Archive for the ‘estilo’ Category

Desencanado

fevereiro 12, 2015

desencanado

Você faz o estilo desencanado né, me perguntou o xóvem. Fui meio-que-pego de surpresa enquanto tentava entender se aquilo tinha sido uma ironia  (já bem sabendo que era) e acabei concordando no automático, tipo uma gordinha que diz que está grávida mesmo sem estar.

Quando a roda se dissipou pedi um gin-tônica e refleti sobre o assunto. Fato! No who is who do mundo sócio-cosmopolita-hipster-metrossexual-paulistano, possivelmente você seria considerado uma criatura do tipo desencanada. E não é uma coleção de pulserinhas bacanuda que pode mudar esse veredicto.

No segundo gin-tônica você já começa a entender os porquês. Acontece que pra pessoas como você, é bem difícil ser estiloso sem deixar de ser prático. Afinal, nada te brocha mais do que gente que anda com álcool-gel na mochila e esteriliza tudo o que toca. Me pergunto como essa gente transa!

E antes que você comece a me imaginar na idade da pedra, faço aqui um parêntese. Estar asseado (tentei usar outra palavra mas não encontrei), vestido apropriadamente e saber a hora certa de falar, e principalmente, de não falar nada, não significa ter estilo mas educação.
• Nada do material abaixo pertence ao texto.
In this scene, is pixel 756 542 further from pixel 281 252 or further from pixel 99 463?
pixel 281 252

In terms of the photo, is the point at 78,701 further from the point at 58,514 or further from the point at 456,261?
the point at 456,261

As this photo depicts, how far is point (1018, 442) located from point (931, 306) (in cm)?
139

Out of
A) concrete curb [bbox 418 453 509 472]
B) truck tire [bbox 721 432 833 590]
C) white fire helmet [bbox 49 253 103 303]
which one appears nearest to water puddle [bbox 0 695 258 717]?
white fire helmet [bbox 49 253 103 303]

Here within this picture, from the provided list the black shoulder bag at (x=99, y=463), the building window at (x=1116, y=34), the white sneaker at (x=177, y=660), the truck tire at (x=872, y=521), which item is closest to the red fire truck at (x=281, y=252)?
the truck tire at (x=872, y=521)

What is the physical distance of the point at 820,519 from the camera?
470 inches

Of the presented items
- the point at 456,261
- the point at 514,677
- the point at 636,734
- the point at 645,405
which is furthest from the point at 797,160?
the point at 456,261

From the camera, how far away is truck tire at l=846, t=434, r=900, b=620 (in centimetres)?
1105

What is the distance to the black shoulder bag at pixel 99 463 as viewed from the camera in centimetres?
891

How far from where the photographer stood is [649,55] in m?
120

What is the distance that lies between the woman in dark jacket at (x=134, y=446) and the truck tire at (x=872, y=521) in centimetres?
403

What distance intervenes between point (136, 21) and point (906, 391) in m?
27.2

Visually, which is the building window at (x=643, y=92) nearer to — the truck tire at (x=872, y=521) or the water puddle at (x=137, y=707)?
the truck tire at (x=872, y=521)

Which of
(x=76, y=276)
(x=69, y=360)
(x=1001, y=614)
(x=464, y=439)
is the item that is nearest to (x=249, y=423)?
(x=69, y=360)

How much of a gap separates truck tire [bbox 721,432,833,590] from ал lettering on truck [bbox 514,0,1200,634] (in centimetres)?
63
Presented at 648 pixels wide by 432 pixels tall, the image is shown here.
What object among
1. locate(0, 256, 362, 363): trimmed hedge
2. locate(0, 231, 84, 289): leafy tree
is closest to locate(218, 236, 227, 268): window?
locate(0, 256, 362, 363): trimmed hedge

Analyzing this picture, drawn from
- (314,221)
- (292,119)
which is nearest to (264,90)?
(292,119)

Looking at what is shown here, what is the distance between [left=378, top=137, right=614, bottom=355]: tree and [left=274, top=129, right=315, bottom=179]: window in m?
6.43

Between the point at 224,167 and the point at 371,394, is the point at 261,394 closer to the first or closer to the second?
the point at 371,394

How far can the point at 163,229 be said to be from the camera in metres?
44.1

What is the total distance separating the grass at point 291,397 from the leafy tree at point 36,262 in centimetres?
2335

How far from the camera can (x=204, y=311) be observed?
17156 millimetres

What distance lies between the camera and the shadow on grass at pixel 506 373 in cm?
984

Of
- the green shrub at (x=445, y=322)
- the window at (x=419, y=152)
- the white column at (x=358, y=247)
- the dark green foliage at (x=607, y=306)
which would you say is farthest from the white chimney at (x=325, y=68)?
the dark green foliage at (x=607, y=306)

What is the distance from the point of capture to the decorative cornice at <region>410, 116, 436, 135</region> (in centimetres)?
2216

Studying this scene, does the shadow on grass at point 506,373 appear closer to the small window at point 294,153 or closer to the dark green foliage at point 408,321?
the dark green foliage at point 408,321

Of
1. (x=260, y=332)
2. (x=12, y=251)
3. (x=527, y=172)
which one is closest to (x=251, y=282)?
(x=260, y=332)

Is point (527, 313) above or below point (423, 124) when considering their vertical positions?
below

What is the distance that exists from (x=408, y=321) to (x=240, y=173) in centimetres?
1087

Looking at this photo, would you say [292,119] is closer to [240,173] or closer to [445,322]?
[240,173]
O que me leva ao garoto no começo. Ele ter razão não exime a deselegância da opinião disfarçada de crítica, ainda mais quando você não conhece a pessoa. Eu poderia ter comentado que acho broxante homem de maquiagem. Mas como ele mesmo colocou, ainda bem que que eu estou na categoria dos desencanados e não dos francos.

Bearded

junho 25, 2014

barba Inverno em São Paulo é tempo de ousadia. Época deles falarem palavras como fondue e delas mostrarem seu senso de moda adquirido de blogueiras de moda + outlets estrangeiros. Inverno também é a época de suavizar a formalidade a favor do conforto deixando a barba crescer. Mas fique atento, a maioria por aí anda mirando no looking do viking sexy e acertando no mendigo craqueiro:

1a semana – Barba crescendo. Diria que é a melhor fase. Ignorar a gilete é a queima do sutiã do universo masculino. Exagerei? Tá, ok, mas que é libertador, isso é. E a gente ainda ganha 15 minutos para gastar com coisas mais importantes na vida. Tipo checar o Instagram ou jogar Perguntados.

2a semana – Barba tomando forma. É uma fase limbo, onda os pelos não f**** nem saem de cima. Nessa fase ‘cara de mendigo’ vale se vestir melhor para evitar a vendedora esnobe te medindo. Pois é! Estamos em 2014 e as pessoas julgam pela aparência sim, acostume-se.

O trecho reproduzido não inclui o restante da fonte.